First, let’s get one thing straight. There is no “crisis.”
Now that Novartis, GlaxoSmithKline, AstraZeneca, Merck, and Sanofi have either scaled back or (in the case of GSK and AZ) abandoned any further Central Nervous System (CNS) R&D, the hand-wringing has begun, with distinguished professors like Dr. Steven E. Hyman writing alarmist editorials about the imperiled future of psych meds and articles in the media talking of a “crisis” in psych-med research. (The opening sentence of a recent editorial in Schizophrenia Bulletin was: “Psychopharmacology is in crisis.” The headline of Dr. Hyman’s piece is “Psychiatric Drug Development: Diagnosing a Crisis.”)
First, let’s get one thing straight. There is no “crisis.” A review of the new-drug pipeline shows that 137 active R&D programs have 417 ongoing development projects aimed at 19 psychiatric indications. Most of these programs are in Phase I or II trials. Psych-med R&D is more vigorous than ever.
The widely reported shutdown of CNS research programs at GSK and AZ (and the scale-backs at Pfizer and elsewhere) represent the continuation of a process begun long ago, to outsource riskier types of development to academia (which gets funding from the drug companies as well as government, via NIH and NMIH) and to smaller, less risk-averse drug companies (including startups) who eventually sell their projects back to the giant pharmas, once it looks like they’ve “got something.”
But the whole notion that a GSK or an AstraZeneca can convert R&D dollars into brand-new, never-tried-before, fundamentally innovative psych meds is ridiculous in the first place, because that’s not how development of new treatments works. You can only develop a targeted drug when you know the precise biochemical mechanism of action of the underlying disease. That’s not the case for depression, schizophrenia, or any of the other major psychiatric illnesses. As H. Christian Fibiger correctly points out in his Schizophrenia Bulletin piece:
The discovery of all three major classes of psychiatric drugs, antidepressants, antipsychotics, and anxiolytics, came about on the basis of serendipitous clinical observation. At the time of their discoveries, the mechanisms by which these molecules produce their effects were unknown, and it was only later that antipsychotics were shown to be D2 receptor antagonists, antidepressants monoamine reuptake inhibitors, and anxiolytics GABA receptor modulators. It is interesting and perhaps instructive to consider whether any of these classes of drugs could have been discovered by current drug discovery strategies.
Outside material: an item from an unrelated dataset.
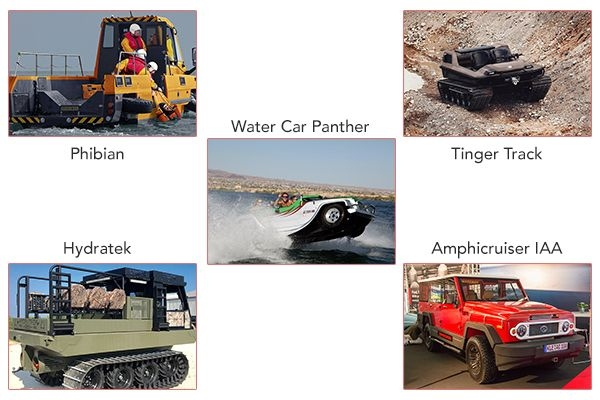 World Ocean Day: Top 5 Amphibious Vehicles in the World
For example, what genetic or preclinical data exist that point to the D2 dopamine receptor as a likely target for antipsychotic activity? Presently there are no genetic data that suggest that this receptor is expressed or functions abnormally in psychotic disorders. And without the benefit of the prior clinical validation, it is difficult to see how preclinical data alone would point to the D2 receptor as an interesting potential target for the treatment of psychotic disorders. The same can be said for monoamine transporters with respect to depression where, like psychosis, there are no animal models based on disease pathophysiology and no compelling preclinical data pointing to these as potential targets for antidepressant drugs.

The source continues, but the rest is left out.